## Extract to read
The office missionaries were instructed NOT to be in the office while we were there.  Before we left, we sanitized and wiped down everything from desktops to drawer handles, keyboards to keypads.  Elder Lewis walked directly back to our apartment.  I decided to go to Supermaxi to pick up some much needed grocery items.  Of course, who do I meet at the Supermaxi, but the office missionaries.  We kept our distance, but it was good to see them and I think they were relieved to see that we were on the mend.  We continued to stagger our office hours with the missionaries through the end of that week.  We definitely didn't want to make any of the missionaries sick,  and we DID NOT want President and Sister Winters to contract COVID.

Elder Lewis was 3 days behind me in recovering.  He's also experienced some COVID symptoms that I didn't have - a sore throat, cough, and skin discoloration!  We both agree that the most difficult symptom was insomnia.  Going one night with little or no sleep is doable, two nights makes one anxious, and three+ nights becomes intolerable.  We are grateful now to be sleeping well and we are regaining our strength.  I am still without taste or smell, which we understand can continue for another 4 weeks.  Elder Lewis' taste and smell has returned, his cough is nearly gone, and his coloring is normal again. 

Some friends have asked if we ever felt like our COVID symptoms were life-threatening.  Absolutely not!  We are both in excellent health and neither one of us has any pre-existing conditions, so we didn't expect anything but a full recovery.  However,  we do understand how those our age or older, who do contract the virus and have pre-existing conditions, could find themselves in serious condition.  Our hearts go out to all who have suffered from the virus and who have lost loved ones.

Before COVID struck, we enjoyed a trip to Papallacta to celebrate Max's birthday on September 11th.  Papallacta is a small community tucked away in the Andes Mountains and an hour drive from Quito.  There is little to do there besides visit the legendary Papallacta hotsprings. 


We scheduled a day at the Termas de Papallacta, a renown spa where the hotsprings have been channeled into seven large pools of water at varying temperatures.  All of the pools are comfortably warm and some are hot.  The spa is nestled in a valley with mountains on all sides.  

The spa had just opened a few days before we arrived, after being closed for several months because of COVID. We were one of a handful of couples who were there that day and we basically had the place to ourselves. We spent the morning enjoying the thermal waters and talking.  We ate lunch at the nice poolside restaurant, and then returned to the water for another hour.  After the thermal waters, we went on a beautiful hike before returning to Quito.  It was a very relaxing day and the water felt wonderful.  


I wondered if perhaps I'd contracted COVID at the spa, but Elder Lewis thought it was far more likely that I got it from a missionary, a grocery cart, a restaurant, or even the door handle on the front door of the apartment complex.  

Missionary work in Ecuador is changing, but it continues to move forward.  The missionaries are utilizing their smartphone in wonderful ways to find people who are interested in learning more about Jesus Christ and the restored gospel.  We are grateful to be a part of the work!

Today, we welcomed 12 missionaries who will do their remote missionary training in the mission, instead of at home.  They will come to the chapel everyday, where each companionship will receive a smartphone and do training throughout the day.  At the end of the day, they will return their smartphones to the office, and then return to their assigned apartment.  The mission will officially orient the new missionaries on their original scheduled arrival date of October 27th.  

We thoroughly enjoyed General Conference and the uplifting and inspiring counsel that was shared....to be of good cheer, to prepare ourselves temporally and spiritually, to love others, to be an example of the Savior, to trust in our loving Heavenly Father, to do justly, love mercy, walk uprightly, and much more. 

We send our love and blessings to all!

## Exercise data

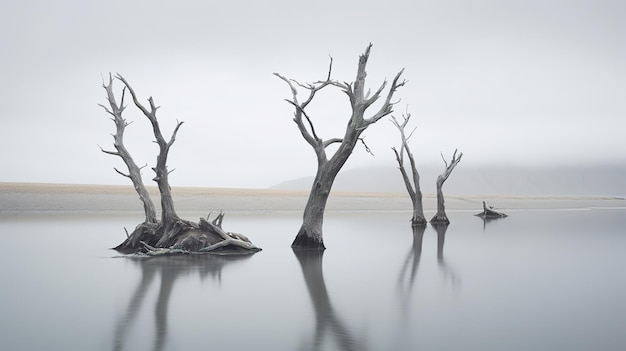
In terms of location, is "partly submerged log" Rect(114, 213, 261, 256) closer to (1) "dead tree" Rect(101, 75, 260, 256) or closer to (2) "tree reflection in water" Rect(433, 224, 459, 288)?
(1) "dead tree" Rect(101, 75, 260, 256)

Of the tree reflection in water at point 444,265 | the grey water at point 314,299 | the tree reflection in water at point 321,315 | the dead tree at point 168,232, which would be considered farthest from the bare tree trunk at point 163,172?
the tree reflection in water at point 444,265

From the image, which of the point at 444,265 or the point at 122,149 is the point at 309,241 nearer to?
the point at 444,265

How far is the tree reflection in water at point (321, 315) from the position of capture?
21.1 ft

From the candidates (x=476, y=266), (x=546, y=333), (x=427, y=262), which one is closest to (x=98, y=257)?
(x=427, y=262)

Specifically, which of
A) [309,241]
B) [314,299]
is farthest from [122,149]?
[314,299]

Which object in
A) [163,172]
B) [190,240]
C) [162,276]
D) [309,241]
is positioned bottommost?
[162,276]

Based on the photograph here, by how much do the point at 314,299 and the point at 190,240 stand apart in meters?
6.24

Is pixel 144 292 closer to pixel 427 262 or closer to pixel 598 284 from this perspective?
pixel 427 262

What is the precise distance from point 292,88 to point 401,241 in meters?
7.54

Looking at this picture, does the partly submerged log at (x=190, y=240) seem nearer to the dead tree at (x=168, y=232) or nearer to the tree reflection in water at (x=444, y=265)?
the dead tree at (x=168, y=232)

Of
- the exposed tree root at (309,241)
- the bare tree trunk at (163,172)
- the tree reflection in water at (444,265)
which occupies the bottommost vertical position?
the tree reflection in water at (444,265)

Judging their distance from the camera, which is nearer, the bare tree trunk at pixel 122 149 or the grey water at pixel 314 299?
the grey water at pixel 314 299

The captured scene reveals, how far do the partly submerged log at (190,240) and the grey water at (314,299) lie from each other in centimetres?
64

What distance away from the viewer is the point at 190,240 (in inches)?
579
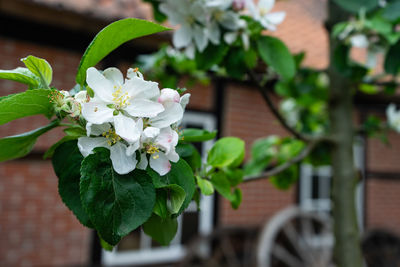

## Activity
Copy out the stretch of the mission update from "The spa had" through "water felt wonderful.", swapping "thermal waters" for "hot pools" everywhere it occurs.

## Task solution
The spa had just opened a few days before we arrived, after being closed for several months because of COVID. We were one of a handful of couples who were there that day and we basically had the place to ourselves. We spent the morning enjoying the hot pools and talking.  We ate lunch at the nice poolside restaurant, and then returned to the water for another hour.  After the hot pools, we went on a beautiful hike before returning to Quito.  It was a very relaxing day and the water felt wonderful.